Altogether, our study supports that inclusion of POX in the diet may retard the development of vascular dysfunction and atherosclerosis in early stages in subjects eating a fat-rich diet. Indeed, our results also show that the potential benefits of this polyphenol-enriched supplement are only detected under a hyperlipemic setting. Therefore, we may speculate that the clinical impact of POX intake in statin-treated patients with controlled lipid profile would be underestimated by statins, especially taking into account that statins have already proven to improve endothelial dysfunction either by directly modulating lipid parameters or through the well-known lipid-unrelated effects (“pleiotropic effects”).39

It is worth mentioning that available results indicate a wide presence of vascular disease among adolescents as well as in healthy adults.40 The fact that pomegranate exerts protective effects against early vascular dysfunction suggests that it may be an effective nutraceutical, both in patients with cardiovascular risk factors and in individuals who are following a heart-protection healthy lifestyle.
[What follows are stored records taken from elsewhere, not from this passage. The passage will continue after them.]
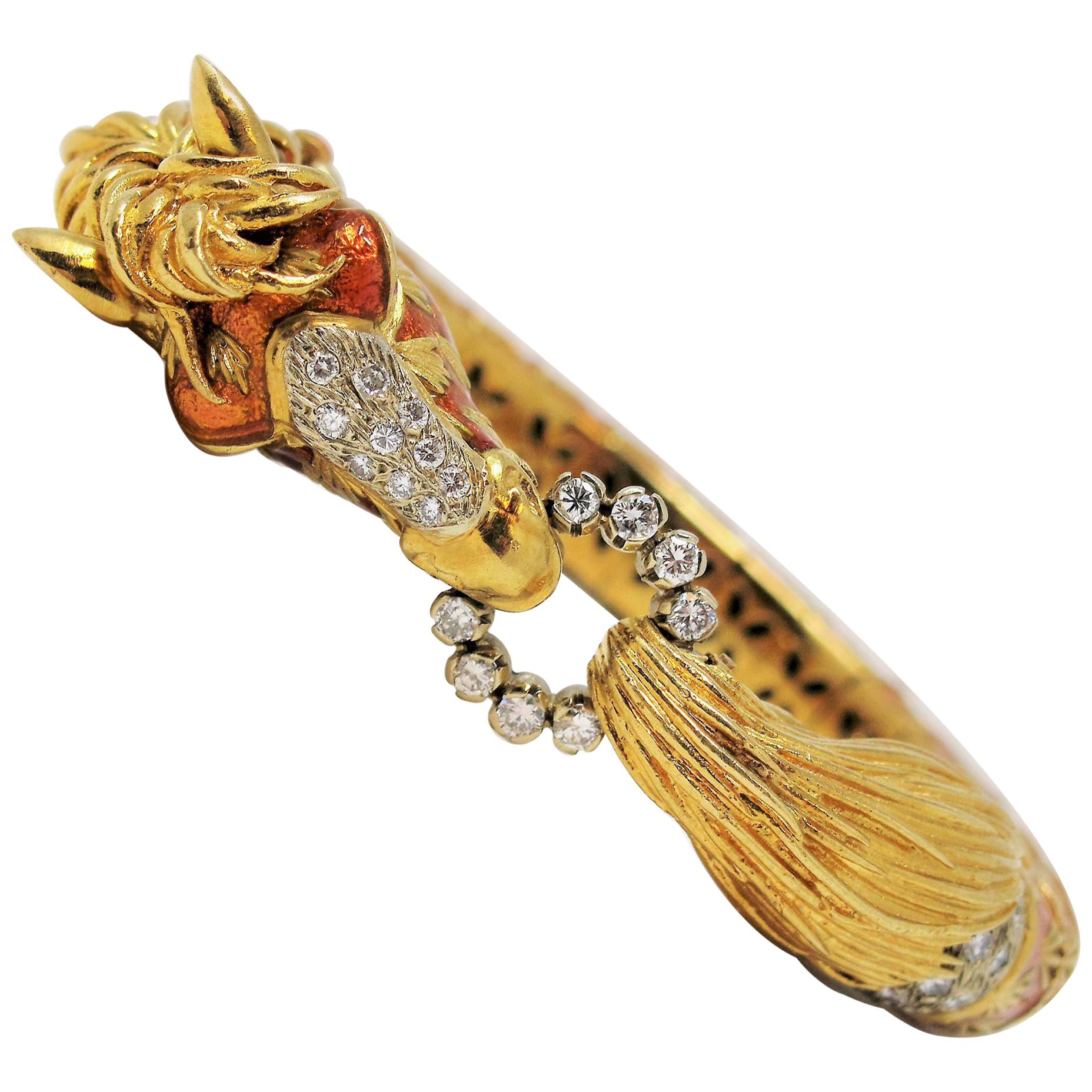 Calling all equestrian lovers! This incredible horse head bangle bracelet by Frascarolo is truly a wearable work of art.  Featuring an intricately carved 18 karat yellow gold and enamel design, accented by icy white diamonds, this rare and
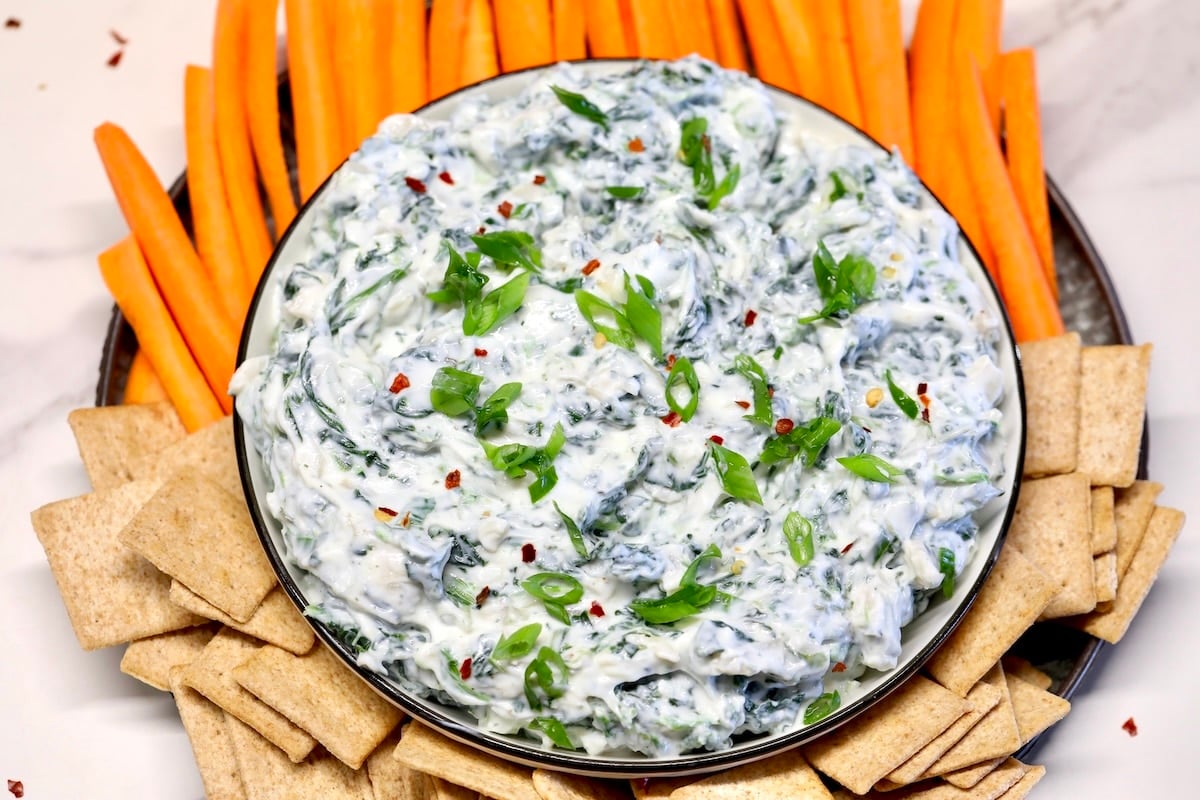 Bowl of spinach dip with carrot sticks and wheat crackers.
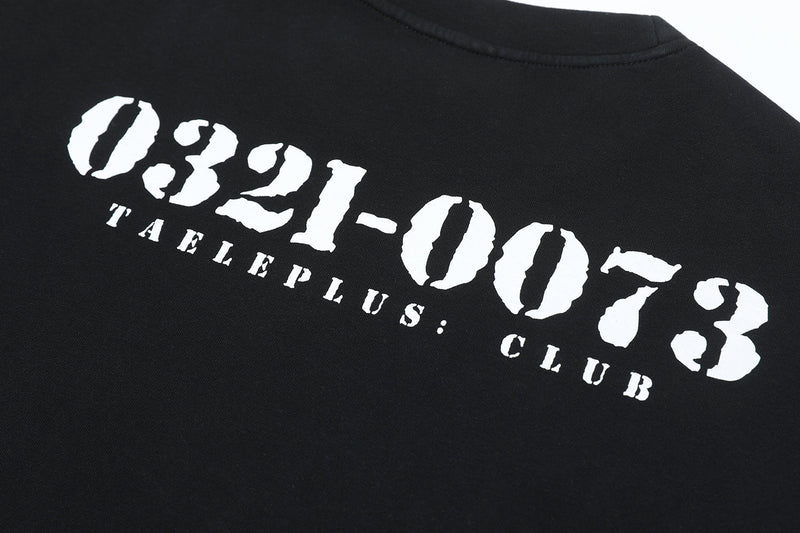 Close-up of black tee back with bold white 0321-0073 print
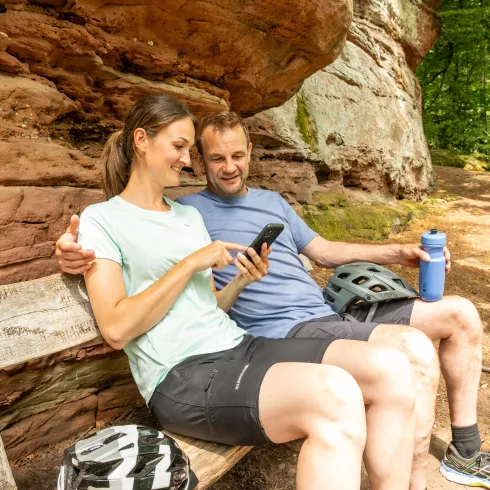 Zwei Personen sitzen auf einer Bank vor einem Felsen.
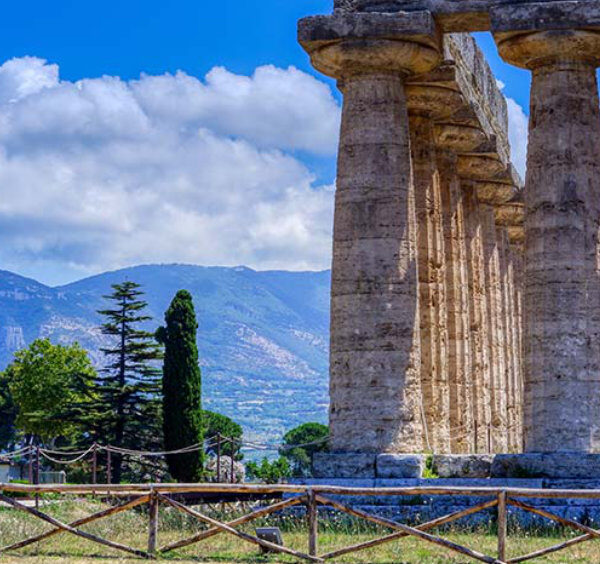 Temple antique de Paestum avec colonnes en pierre, montagnes et ciel bleu en arrière-plan.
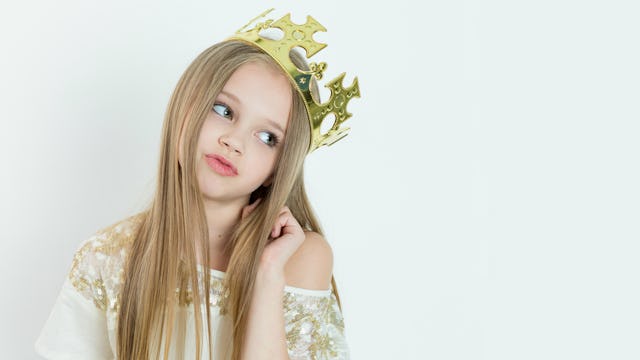 Little blonde girl dressed up in a golden dress with a crown on her head 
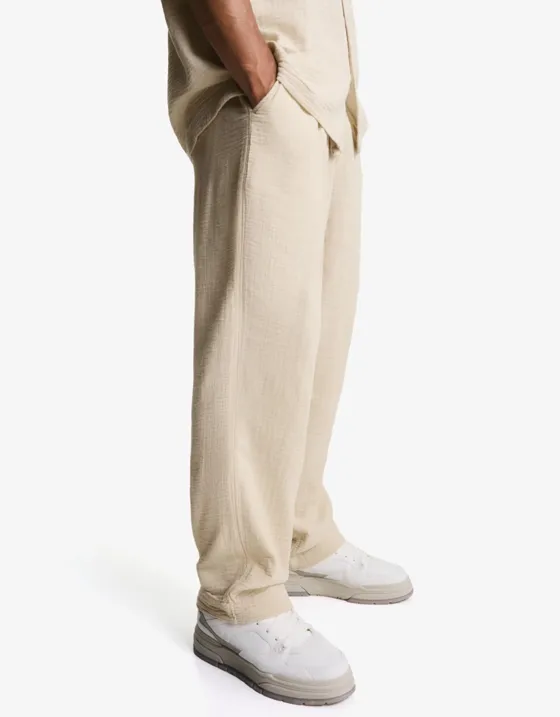 Брюки из крепа с широкими штанинами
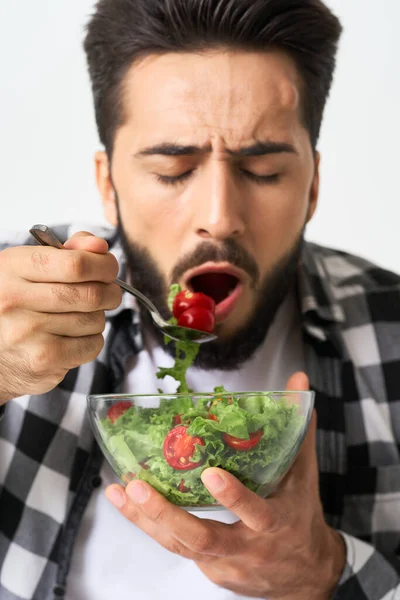 Uomo in camicia a quadri mangiare insalata cibo sano — Foto Stock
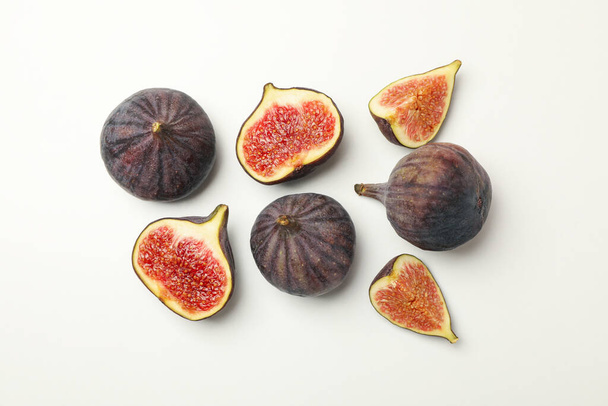 Свіжі інжирні фрукти та скибочки на білому тлі, вид зверху
 - Фото, зображення
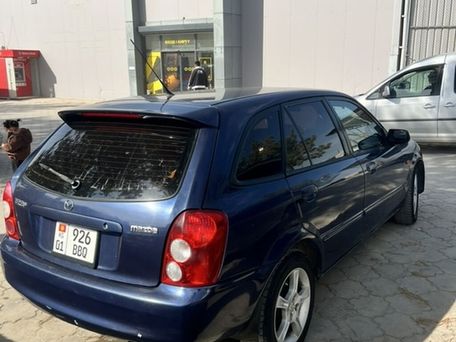 Mazda 323, 2003 — сүрөт 4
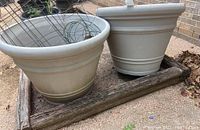 Two large beige plastic planters outdoors with two tomato cages inside, showing dirt and weathering.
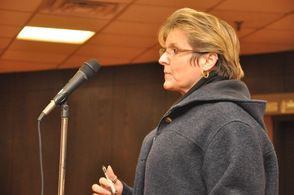 Karen Loughran asks if those who currently own land could be grandfathered in.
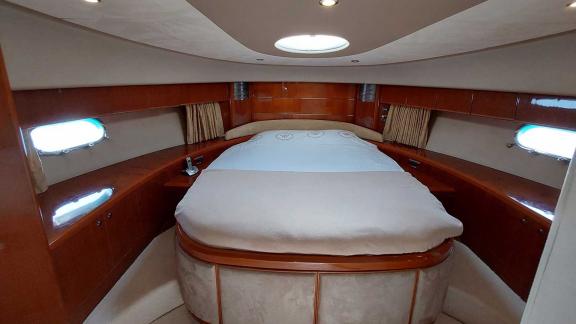 The front cabin of the yacht Cielo features a luxurious bed, wooden furniture, and windows.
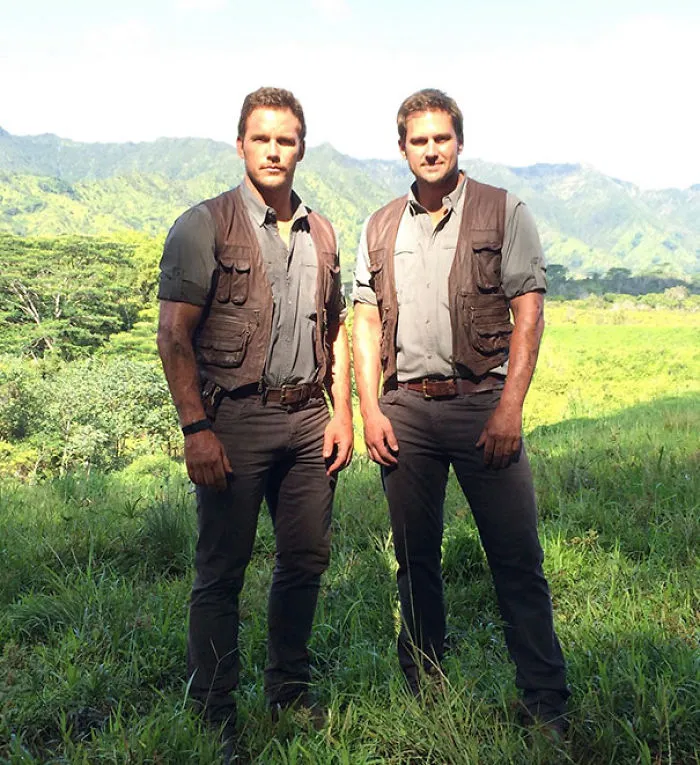 Two men dressed alike in outdoor adventure gear standing in a grassy field illustrating Hollywood body doubles concept.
This work was supported by the PNS (Programa Nacional de Salud)—SAF2013-42962-R project awarded to L. Badimon—and PNS-SAF2012-40208—to Gemma Vilahur, and CEN-20101016 (HENUFOOD) from CDTI-MINECO (Centro para el Desarrollo Tecnológico Industrial-Ministerio de Competitividad y Economía) (to L. Badimon). G. Vilahur is a Ramon y Cajal program researcher under contract with the MICINN (RyC-2009-5495, MICINN, Spain).

J.A. López and S. Streitenberger are employees of Probelte Biotecnología S.L.